Cephalosporins emerged as the most commonly prescribed class, consistent with global antibiotic consumption trends showing increased β-lactam use⁸. The overuse of third-generation cephalosporins has been associated with rising resistance among Gram-negative organisms⁹. WHO has emphasized the need to restrict the use of “Watch” category antibiotics to reduce resistance selection pressure¹¹.

 

A high proportion of empirical therapy (72%) was observed.
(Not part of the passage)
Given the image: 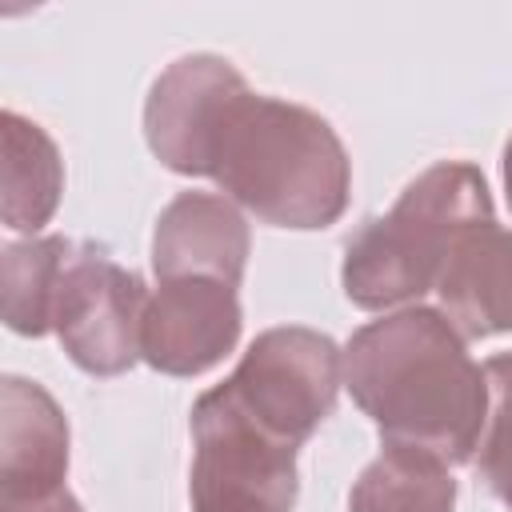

While empirical therapy is often necessary in acute settings, limited microbiological confirmation may contribute to inappropriate continuation of broad-spectrum agents⁴. Studies indicate that culture-guided therapy significantly improves antimicrobial optimization and reduces resistance development¹⁰.

 

Broad-spectrum antimicrobials accounted for two-thirds of prescriptions, reflecting global concerns regarding overuse of extended-spectrum agents³. The WHO Global Action Plan recommends strengthening antimicrobial stewardship programs to promote rational prescribing and increase adherence to essential medicines guidelines².

 

Generic prescribing was suboptimal (42%) compared to WHO recommendations advocating generic prescribing to ensure cost-effectiveness and rational use⁷. Increasing adherence to essential medicines lists and implementing hospital antibiotic policies can significantly enhance prescribing quality⁶.

 

Overall, the findings underscore the need for institutional antimicrobial stewardship programs, improved microbiological support, and adherence to standard treatment guidelines to mitigate antimicrobial resistance.

 

REFERENCES

  1. World Health Organization. Antimicrobial resistance. Geneva: WHO; 2023.
  2. World Health Organization. Global action plan on antimicrobial resistance. Geneva: WHO; 2015.
  3. Ventola CL. The antibiotic resistance crisis. P T. 2015;40(4):277–283.
  4. Antibiotic use in the United States, 2022 update. Atlanta: CDC; 2022.
  5. Laxminarayan R, et al. Antibiotic resistance—the need for global solutions. Lancet Infect Dis. 2013;13(12):1057–1098.
  6. Wettermark B, et al. Drug utilization research. Br J Clin Pharmacol. 2016;81(2):347–351.
  7. World Health Organization. How to investigate drug use in health facilities: selected drug use indicators. Geneva: WHO; 1993.
  8. Klein EY, et al. Global increase in antibiotic consumption. Proc Natl Acad Sci USA. 2018;115(15):E3463–E3470.
  9. Antimicrobial Resistance Collaborators. Global burden of bacterial antimicrobial resistance in 2019. Lancet. 2022;399:629–655.
  10. Core elements of hospital antibiotic stewardship programs. Atlanta: CDC; 2019.
  11. World Health Organization. AWaRe classification of antibiotics. Geneva: WHO; 2019.
  12. File TM, Marrie TJ. Burden of community-acquired pneumonia. Infect Dis Clin North Am. 2010;24(1):1–10.
  13. Holloway KA, et al. The World Medicines Situation 2011: Rational Use of Medicines. Geneva: WHO; 2011.